» **Provided passage**
══════

# REW and firewire interface Motu-Traveller



## basementbluesboy (Dec 4, 2011)

Dear all,

I am located in Germany and I am using REW to opimize my home-recording room in order to record and mix songs.

I installed the REW on my desktop and performed some measurements, which seem to be off compared to measurements from peers. It seems that the spectrum of the low frequencies is not measured correctly. Therefore my general question: 

Does the REW work properly with Motus' firewire interface Traveller or are there any problems or difficulties with this interface

Thank you for your help.

BBB
Cologne, Germany.


----------



## EarlK (Jan 1, 2010)

> Does the REW work properly with Motus' firewire interface Traveller or are there any problems or difficulties with this interface



> REW doesn't work ( see input ) with FireWire based cards when used on a Mac ( PC yes, Mac no ) .

> Your best bet is to use the onboard soundcard of your Mac / you'll simply need an analog mixer to boost the mic signal up to line level for your computers line input .

> Or simply buy a cheap PC for REW use . PC is the only computing platform that REW really works "ubiquitously" on .

:sn:


----------



## basementbluesboy (Dec 4, 2011)

Dear EarlK,

my traveller is connected to a desktop dual core pc. So the REW should work properly with the traveller. By the way I worked three years in Toronto. I liked it. Very good classic rock radio stations.

Thank you ver much for your quick response.


----------



## EarlK (Jan 1, 2010)

I've been here ( currently just north of Toronto ) 35 years & counting ( so I guess, I still like it ) .

> I recommend that you read  this thread & see if you get anything out of it 

> Just substitute the model & manufacturer of your sound card whenever you see "Focusrite Saffire" .

> What I'm saying, is that a goodly majority of peoples problems ( that they think are REW based ) are actually based on a lack of functional familiarity with the on-board software that ships with their soundcard .

> Anyways, take a look at that thread first & then report back here ( some useful "check-this-first" hints within it ) .


:sn:


----------



## basementbluesboy (Dec 4, 2011)

Hi EarlK,

your quoted thread was about how to calibrate the soundcard. I was able to calibrate my soundcard und I had loaded that cal file when I measured my room accoustics. I posted the results in a German forum on recording and two guys mentioned that the results looked to good for an untreated room, b/c there were very few modes below 100hz, which is usually not the case. 

So basically they assumed that rhere was something wrong with the mesasurement. Now another guy looked at the measurements and he believes they are valid, but still mentioning that the room response looks pretty could for an untreted room that is why I am a little afraid that the measurements might be wrong.

bbb


----------



## EarlK (Jan 1, 2010)

Sorry about that bbb ! :innocent: ( I must have got up way too early this morning :dontknow: ) 

Anyhow, please post your .mdat file here as an attachement / then we can all decide if it's "too good to be true" .

══════

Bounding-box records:
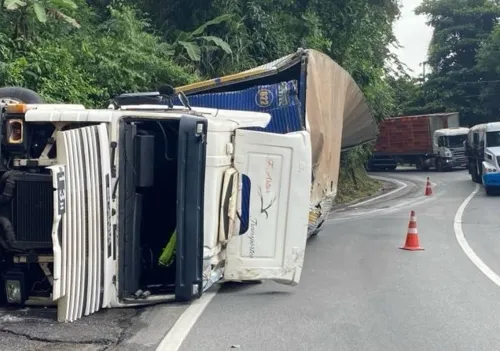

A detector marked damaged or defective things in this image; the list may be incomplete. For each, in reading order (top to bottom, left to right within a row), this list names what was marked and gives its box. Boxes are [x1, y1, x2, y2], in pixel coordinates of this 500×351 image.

damaged truck cab [0, 98, 312, 322]
overturned semi-truck [0, 48, 376, 324]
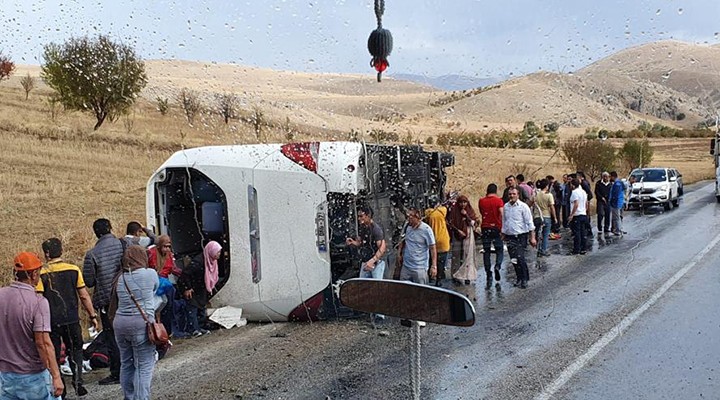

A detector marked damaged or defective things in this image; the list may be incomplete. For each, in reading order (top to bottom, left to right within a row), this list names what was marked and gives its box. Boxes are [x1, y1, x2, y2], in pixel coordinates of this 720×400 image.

overturned white bus [143, 141, 452, 322]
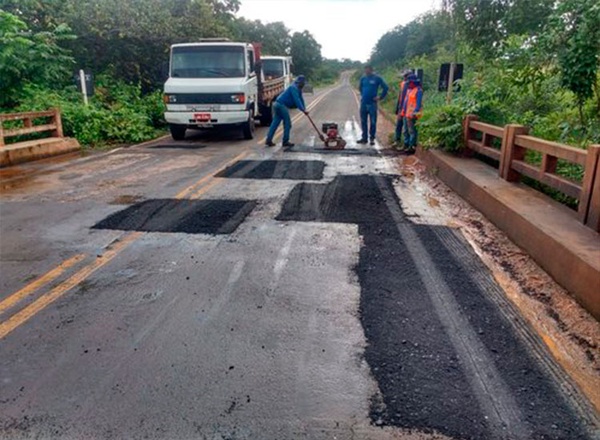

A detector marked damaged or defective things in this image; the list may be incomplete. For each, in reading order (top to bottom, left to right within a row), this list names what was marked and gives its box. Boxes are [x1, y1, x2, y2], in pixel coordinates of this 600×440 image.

fresh asphalt patch [216, 160, 326, 180]
fresh asphalt patch [93, 199, 255, 234]
fresh asphalt patch [278, 174, 596, 440]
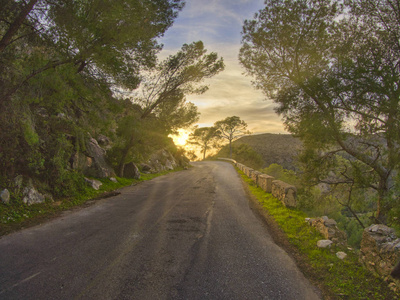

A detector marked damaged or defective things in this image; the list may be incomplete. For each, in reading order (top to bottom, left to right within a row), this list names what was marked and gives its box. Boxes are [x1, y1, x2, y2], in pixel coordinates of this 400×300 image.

cracked asphalt [0, 162, 320, 300]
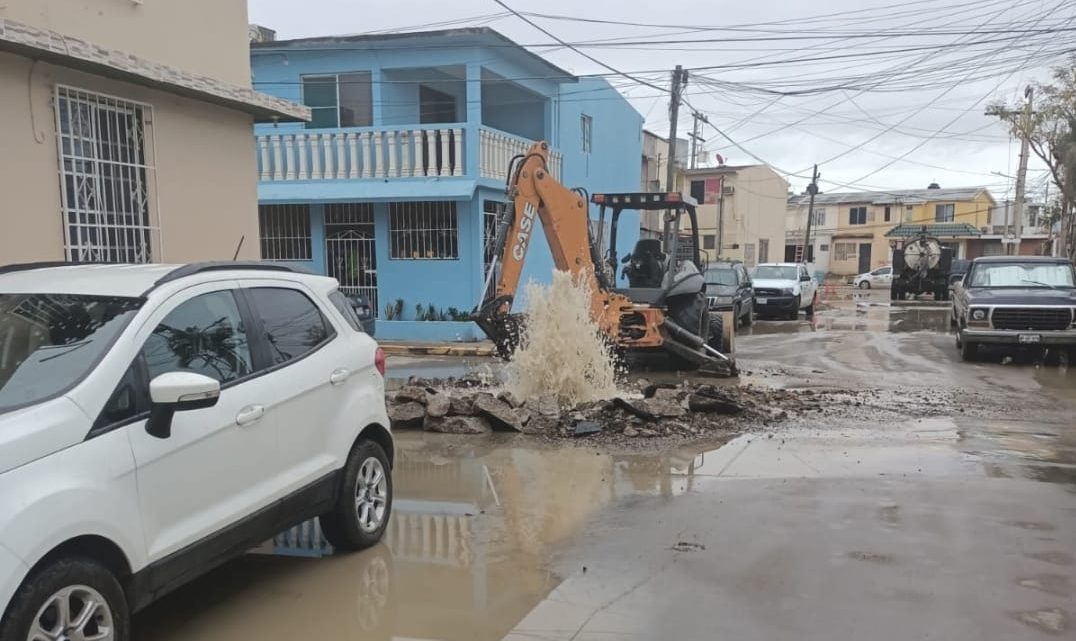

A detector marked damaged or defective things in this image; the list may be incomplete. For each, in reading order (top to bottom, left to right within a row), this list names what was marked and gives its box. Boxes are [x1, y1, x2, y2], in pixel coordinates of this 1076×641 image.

cracked asphalt [136, 288, 1072, 640]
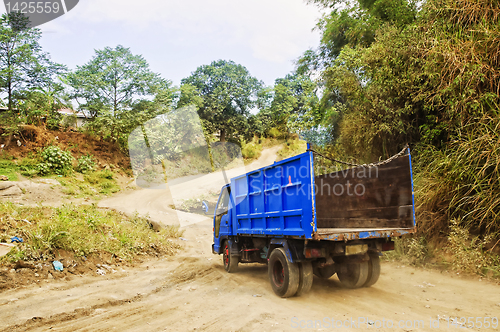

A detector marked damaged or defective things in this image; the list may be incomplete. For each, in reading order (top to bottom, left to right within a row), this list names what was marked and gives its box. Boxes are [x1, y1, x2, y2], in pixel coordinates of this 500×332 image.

rusty dump bed [314, 153, 416, 241]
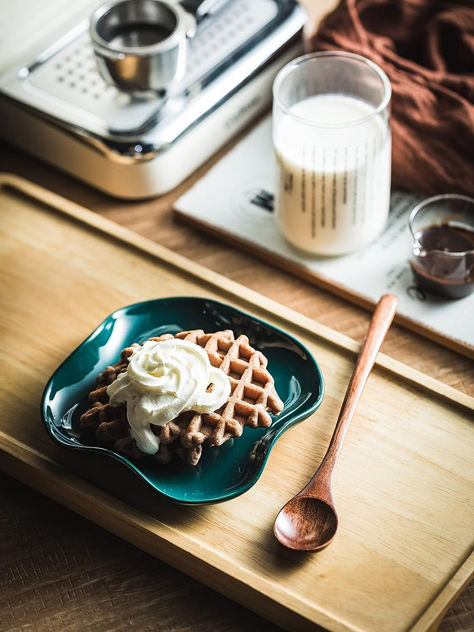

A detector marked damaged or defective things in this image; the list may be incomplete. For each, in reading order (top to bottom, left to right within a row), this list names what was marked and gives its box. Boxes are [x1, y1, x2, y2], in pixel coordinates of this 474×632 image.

rust linen napkin [312, 0, 474, 196]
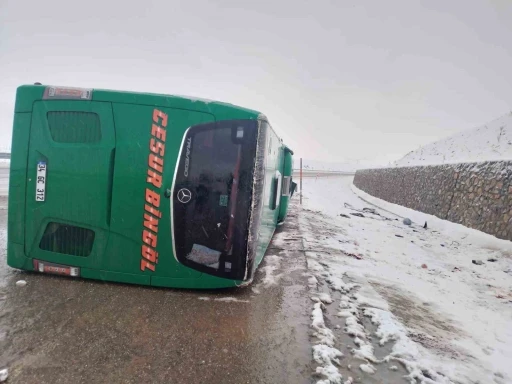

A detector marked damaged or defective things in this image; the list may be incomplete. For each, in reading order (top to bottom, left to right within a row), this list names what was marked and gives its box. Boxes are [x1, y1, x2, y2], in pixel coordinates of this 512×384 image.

overturned green bus [7, 85, 296, 288]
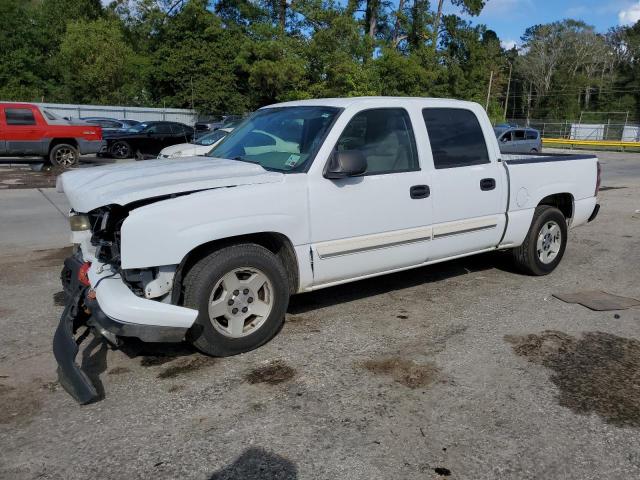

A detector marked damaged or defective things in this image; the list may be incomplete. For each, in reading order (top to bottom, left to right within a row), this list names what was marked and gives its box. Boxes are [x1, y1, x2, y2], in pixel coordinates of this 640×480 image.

crumpled hood [57, 158, 282, 212]
detached front bumper [52, 253, 198, 404]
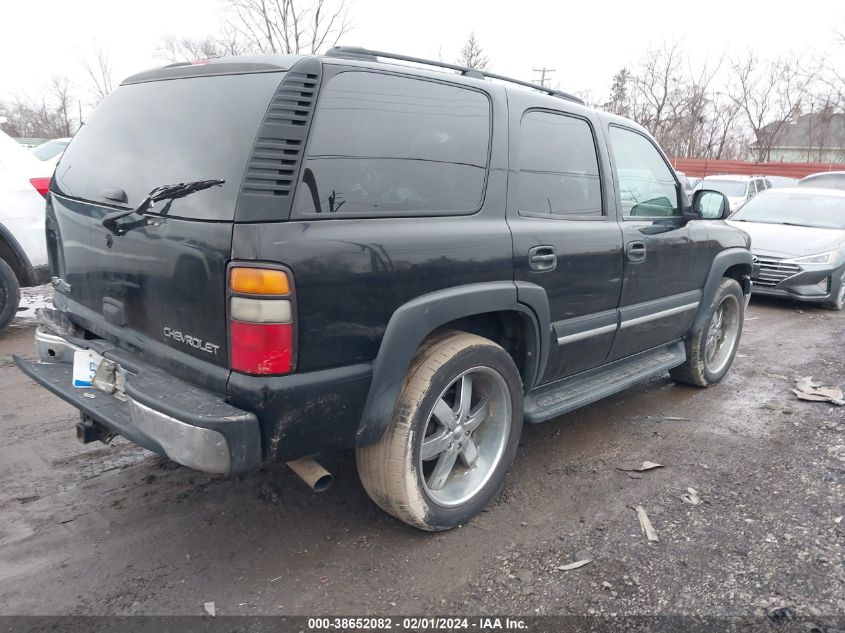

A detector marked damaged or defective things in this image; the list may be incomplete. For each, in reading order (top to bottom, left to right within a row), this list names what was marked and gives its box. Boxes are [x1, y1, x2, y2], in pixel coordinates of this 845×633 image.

damaged rear bumper [14, 328, 260, 472]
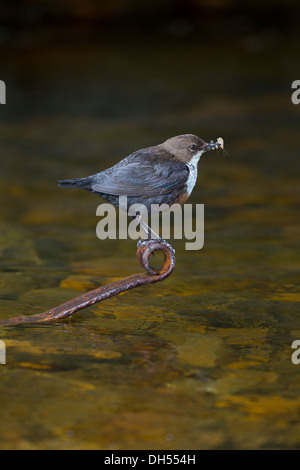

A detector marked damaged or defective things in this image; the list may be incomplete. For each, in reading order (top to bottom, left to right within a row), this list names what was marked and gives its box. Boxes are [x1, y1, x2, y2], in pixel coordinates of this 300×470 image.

corroded iron bar [0, 239, 175, 326]
rusty metal rod [0, 239, 176, 326]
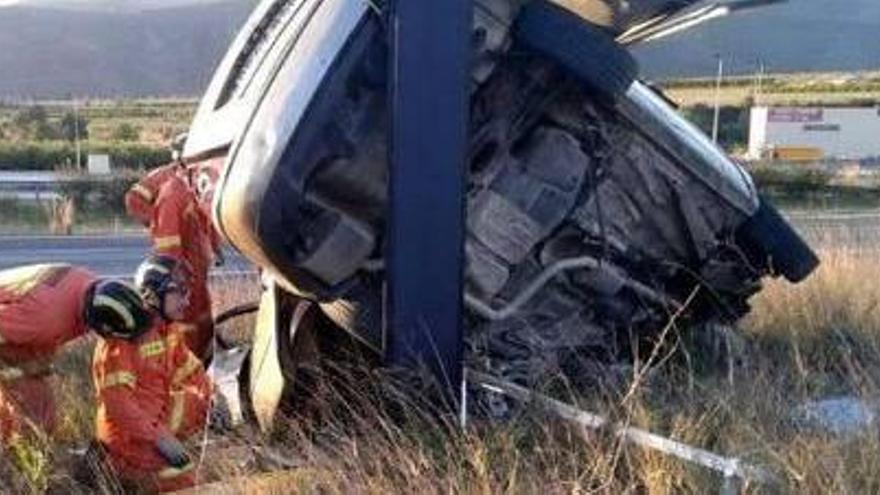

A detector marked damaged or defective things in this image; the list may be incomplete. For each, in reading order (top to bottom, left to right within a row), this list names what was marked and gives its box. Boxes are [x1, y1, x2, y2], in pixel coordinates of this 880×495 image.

overturned vehicle [184, 0, 820, 426]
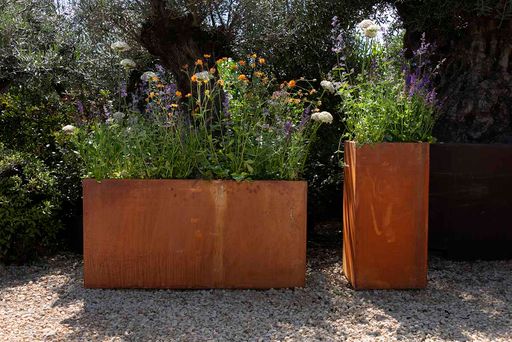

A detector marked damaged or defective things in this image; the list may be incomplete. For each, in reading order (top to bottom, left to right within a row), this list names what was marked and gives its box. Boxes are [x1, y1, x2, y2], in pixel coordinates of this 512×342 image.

══════

» **Work to do**
1: According to the REW forum thread, why did two people on the German recording forum suspect that the room measurements were wrong? Answer in one to three sentences.
2: Copy the REW forum thread word for word, from "# REW and firewire" up to and including "and mix songs.".

» **Answers for the tasks**
1: They thought the results looked too good for an untreated room. The measurements showed very few modes below 100 Hz, which is usually not the case.

2:
# REW and firewire interface Motu-Traveller



## basementbluesboy (Dec 4, 2011)

Dear all,

I am located in Germany and I am using REW to opimize my home-recording room in order to record and mix songs.